Monitoring marine species is critical for protecting biodiversity, understanding ocean ecosystems, and guiding conservation efforts.
Today, artificial intelligence (AI) is transforming this field by enabling the automatic detection and counting of marine animals from images and videos at a scale that was previously impossible.
But while the promise is huge, building reliable AI systems for marine monitoring is far from straightforward.
A Complex Reality Beneath the Surface
Marine data comes from a wide range of sources:
- Underwater cameras
- Aerial drones
- Satellite imagery
Each of these technologies captures the ocean in a completely different way and that’s where the challenge begins.
The Core Problem: AI Doesn’t Generalize Easily
One of the biggest limitations of AI systems is their difficulty in adapting to new environments.
For example:
- A model trained on underwater fish images may fail on drone footage
- A system trained on drone images may struggle with satellite data
This phenomenon is known as domain shift when the data used for training differs from real-world conditions.
In marine monitoring, domain shift is everywhere.
Why Marine Data Is So Complex
1. Different Ways of Seeing the Ocean
Each imaging source has its own unique characteristics:
- Underwater images → blurry, low contrast, color distortion
- Drone images → small objects, changing angles, moving water
- Satellite images → massive scale, tiny objects, limited detail
Even when observing the same animal, its appearance can vary dramatically depending on how it was captured.

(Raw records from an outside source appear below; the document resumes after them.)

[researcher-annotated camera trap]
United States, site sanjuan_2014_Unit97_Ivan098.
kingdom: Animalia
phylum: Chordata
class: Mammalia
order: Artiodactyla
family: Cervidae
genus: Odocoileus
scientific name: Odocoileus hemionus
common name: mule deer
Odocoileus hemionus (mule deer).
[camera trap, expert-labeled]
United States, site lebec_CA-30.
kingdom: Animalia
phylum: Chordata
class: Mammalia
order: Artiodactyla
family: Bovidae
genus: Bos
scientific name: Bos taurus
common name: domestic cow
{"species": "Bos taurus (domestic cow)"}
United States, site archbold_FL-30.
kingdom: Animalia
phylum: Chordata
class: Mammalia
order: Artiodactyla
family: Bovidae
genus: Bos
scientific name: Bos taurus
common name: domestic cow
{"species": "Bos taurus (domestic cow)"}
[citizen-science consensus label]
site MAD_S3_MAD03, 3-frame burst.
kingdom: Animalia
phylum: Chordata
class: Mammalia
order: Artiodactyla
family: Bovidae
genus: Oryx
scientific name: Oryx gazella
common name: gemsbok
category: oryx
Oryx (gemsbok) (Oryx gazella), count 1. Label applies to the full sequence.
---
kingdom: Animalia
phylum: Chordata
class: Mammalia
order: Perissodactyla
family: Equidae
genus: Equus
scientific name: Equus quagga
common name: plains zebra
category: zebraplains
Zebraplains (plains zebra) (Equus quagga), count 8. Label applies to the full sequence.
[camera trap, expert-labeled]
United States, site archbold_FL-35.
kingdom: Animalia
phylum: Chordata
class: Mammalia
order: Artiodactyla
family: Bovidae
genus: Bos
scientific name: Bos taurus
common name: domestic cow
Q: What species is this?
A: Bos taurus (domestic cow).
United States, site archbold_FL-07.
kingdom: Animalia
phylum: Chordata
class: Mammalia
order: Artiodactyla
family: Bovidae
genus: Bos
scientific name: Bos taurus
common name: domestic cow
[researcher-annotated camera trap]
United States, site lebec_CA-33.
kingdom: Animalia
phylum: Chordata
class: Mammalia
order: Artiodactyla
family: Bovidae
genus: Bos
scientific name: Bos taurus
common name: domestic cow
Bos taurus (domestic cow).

For an AI model, this is like recognizing the same person in:
- a selfie
- a drone shot
- a satellite image
Not so easy.
2. Detecting Very Small Animals
Scale is a major challenge:
- Underwater → fish may occupy most of the frame
- Drone → fish appear very small
- Satellite → fish may be just a few pixels
Small objects are particularly difficult to detect because:
- They contain very little visual information
- They blend into the background
- They can be confused with noise (waves, reflections, shadows)
3. Lack of High-Quality Data
AI models require large amounts of labeled data but in marine environments:
- Data collection is expensive
- Underwater acquisition is technically difficult
- Annotation requires expert knowledge
And it gets worse:
- Rare or endangered species have very few examples
- Datasets are often highly imbalanced
This severely limits real-world performance.
4. Heterogeneous Data Sources
Combining datasets from different organizations introduces additional complexity:
- Different image resolutions
- Different sensors
- Inconsistent annotation standards
- Variable data quality
The result: heterogeneous datasets that are hard for models to learn from.
5. Limited Transferability of AI Models
Deep learning models tend to learn patterns that are very specific to their training data.
When conditions change such as:
- Lighting
- Viewpoint
- Environment
👉 The model may fail completely.
Even advanced techniques designed to align different data domains often struggle when differences are too large for example, between underwater imagery and satellite data.
6. Synthetic Data Isn’t a Silver Bullet
To compensate for data scarcity, researchers sometimes generate synthetic datasets.
However:
- Simulated underwater scenes don’t fully capture real-world complexity
- Synthetic aerial or satellite images may lack realism
This creates a gap between simulation and reality, limiting model performance.
What This Means for Real-World Marine Monitoring
All these challenges point to a key reality:
Building a single AI system that works across underwater, aerial, and satellite data is extremely difficult.
Yet solving this problem is essential for:
- Tracking marine biodiversity
- Monitoring endangered species
- Supporting environmental policy decisions
- Automating large-scale ocean observation
Where AI Is Heading
Researchers are actively exploring new approaches to overcome these limitations:
- Domain Adaptation → adjusting models to new environments using available data
- Domain Generalization → designing models that work in unseen conditions
- Few-shot learning → learning from very small datasets
- Multimodal AI → combining multiple data sources
- Hybrid pipelines → integrating detection, classification, and reasoning (e.g., with LLMs)
Key Takeaway
AI has enormous potential to transform marine species monitoring but deploying it effectively in the real world remains a major challenge.
The core issue is no longer just detecting animals.
It’s about building systems that work reliably across different environments, sensors, and conditions.
Solving this will be a crucial step toward scalable, global, and trustworthy ocean monitoring systems.